→ Work instruction
Word for word, restate the records from their first line through the line with "Spacious home with", both ends included; omit each picture.

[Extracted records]

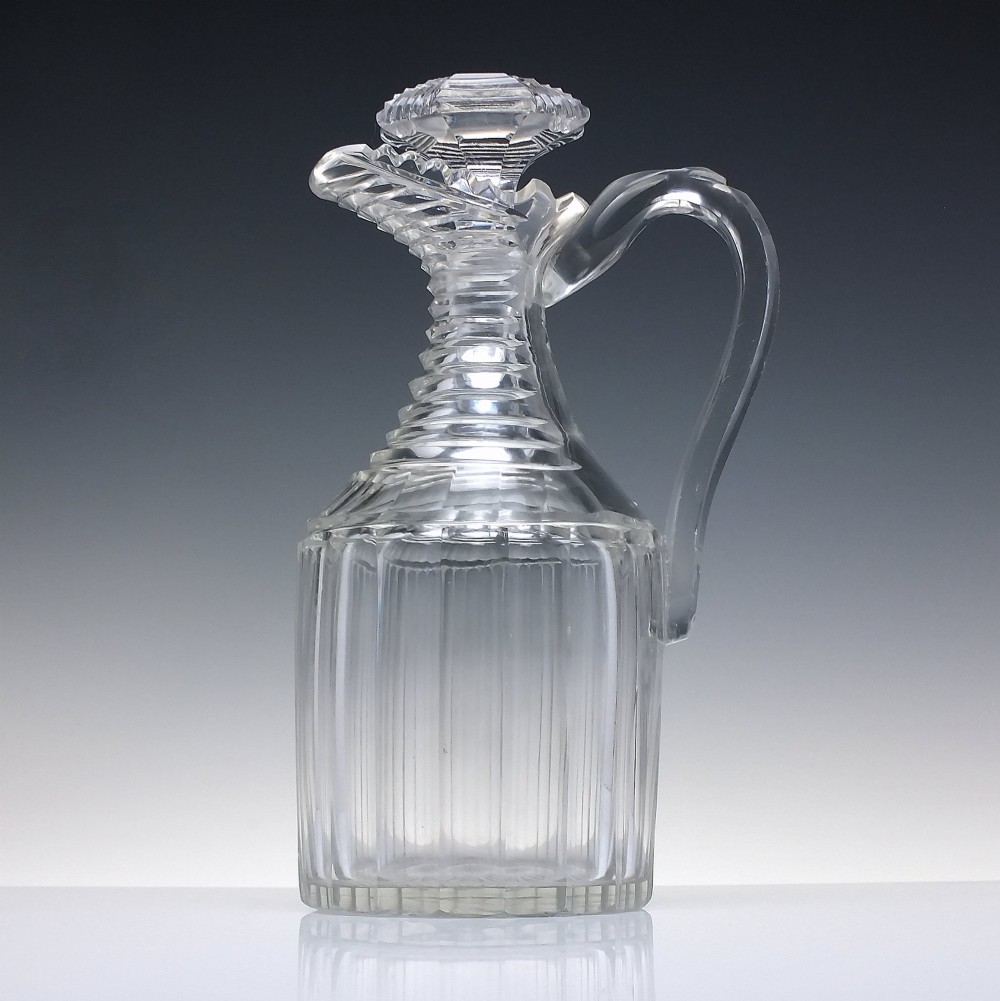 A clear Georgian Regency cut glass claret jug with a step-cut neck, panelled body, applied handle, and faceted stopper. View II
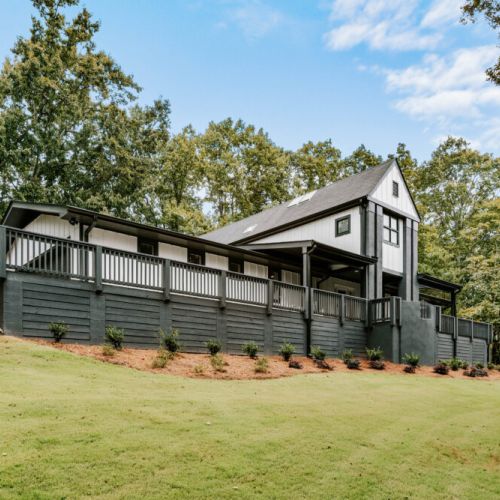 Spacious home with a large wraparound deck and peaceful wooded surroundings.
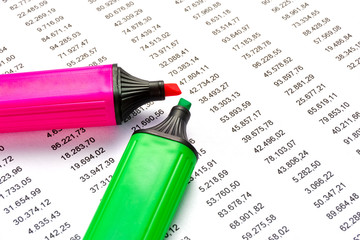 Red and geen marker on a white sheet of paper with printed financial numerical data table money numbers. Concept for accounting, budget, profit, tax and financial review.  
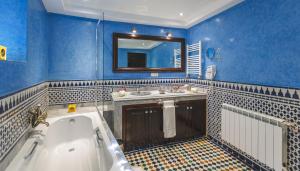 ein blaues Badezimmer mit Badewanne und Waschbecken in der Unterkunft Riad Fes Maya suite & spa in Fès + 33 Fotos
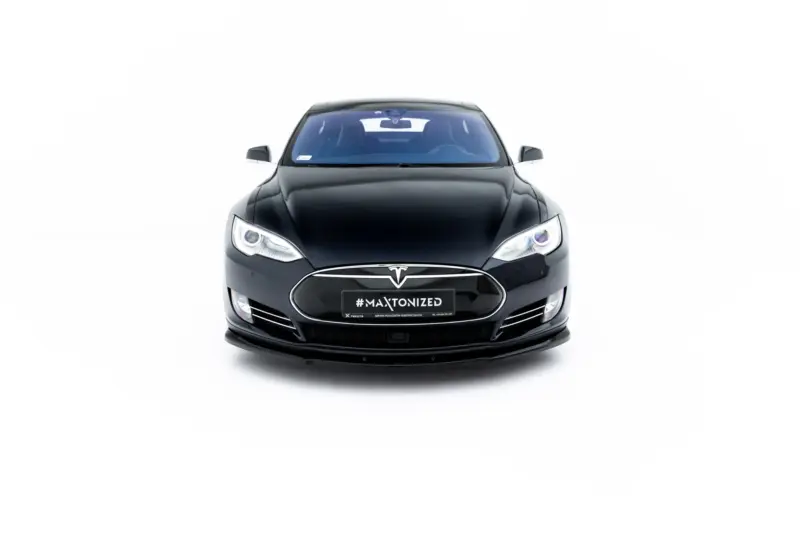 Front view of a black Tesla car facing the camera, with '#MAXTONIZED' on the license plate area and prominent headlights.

→ Task output
 A clear Georgian Regency cut glass claret jug with a step-cut neck, panelled body, applied handle, and faceted stopper. View II
 Spacious home with a large wraparound deck and peaceful wooded surroundings.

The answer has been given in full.